Available records

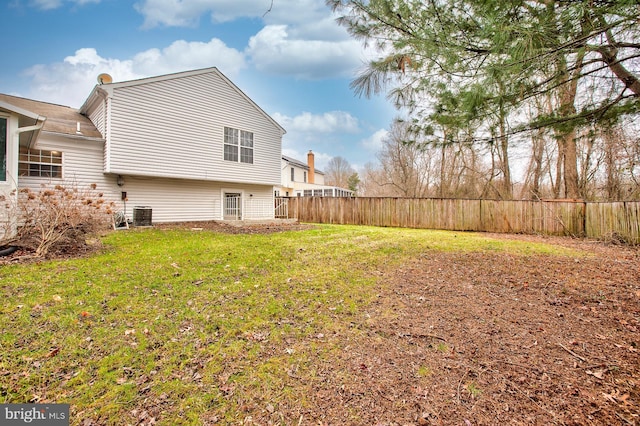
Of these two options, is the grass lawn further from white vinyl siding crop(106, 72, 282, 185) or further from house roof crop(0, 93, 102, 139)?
house roof crop(0, 93, 102, 139)

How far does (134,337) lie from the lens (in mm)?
2596

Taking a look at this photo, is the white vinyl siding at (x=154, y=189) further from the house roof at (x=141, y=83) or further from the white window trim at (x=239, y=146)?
the house roof at (x=141, y=83)

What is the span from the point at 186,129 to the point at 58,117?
4.50 meters

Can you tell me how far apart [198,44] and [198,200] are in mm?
6691

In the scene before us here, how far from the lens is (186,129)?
11.4 metres

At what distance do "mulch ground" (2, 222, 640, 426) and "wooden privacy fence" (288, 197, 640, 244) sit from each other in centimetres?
607

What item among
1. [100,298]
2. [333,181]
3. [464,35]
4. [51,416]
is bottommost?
[51,416]

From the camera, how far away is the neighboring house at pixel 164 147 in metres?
9.51

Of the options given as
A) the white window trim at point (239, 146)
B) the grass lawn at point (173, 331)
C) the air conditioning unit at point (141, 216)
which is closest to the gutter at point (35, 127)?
the air conditioning unit at point (141, 216)

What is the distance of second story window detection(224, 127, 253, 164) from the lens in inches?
499

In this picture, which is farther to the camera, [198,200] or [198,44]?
[198,200]

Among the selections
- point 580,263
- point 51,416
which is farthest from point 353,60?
point 580,263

Problem details
Repeat each line of the records above exactly, but do not copy the pictures.

Exercise output
Of these two options, is the grass lawn further from white vinyl siding crop(106, 72, 282, 185) or further from house roof crop(0, 93, 102, 139)?
house roof crop(0, 93, 102, 139)

How far does (134,337) lie from the lens (in mm)?
2596

Taking a look at this photo, is the white vinyl siding at (x=154, y=189) further from the house roof at (x=141, y=83) or further from the white window trim at (x=239, y=146)?
the house roof at (x=141, y=83)

What is the span from the point at 186,129 to the point at 58,117?
4.50 meters

Can you tell me how far apart [198,44] and [198,200] are in mm?
6691

In the scene before us here, how far from the lens is (186,129)?
11.4 metres

At what distance do "mulch ground" (2, 222, 640, 426) and "wooden privacy fence" (288, 197, 640, 244) sit from each other in centimetres?
607

What item among
1. [100,298]
2. [333,181]
3. [464,35]
4. [51,416]
is bottommost?
[51,416]

From the camera, how far away is the neighboring house at pixel 164 147 in metres?
9.51

Of the options given as
A) the white window trim at point (239, 146)
B) the grass lawn at point (173, 331)
C) the air conditioning unit at point (141, 216)
which is closest to the gutter at point (35, 127)?
the air conditioning unit at point (141, 216)

What is the distance of second story window detection(224, 127, 253, 164) from the lens in inches?
499

In this picture, which is farther to the camera, [198,200] or [198,44]?
[198,200]

Among the selections
- point 580,263
- point 51,416
which is farthest from point 353,60?
point 580,263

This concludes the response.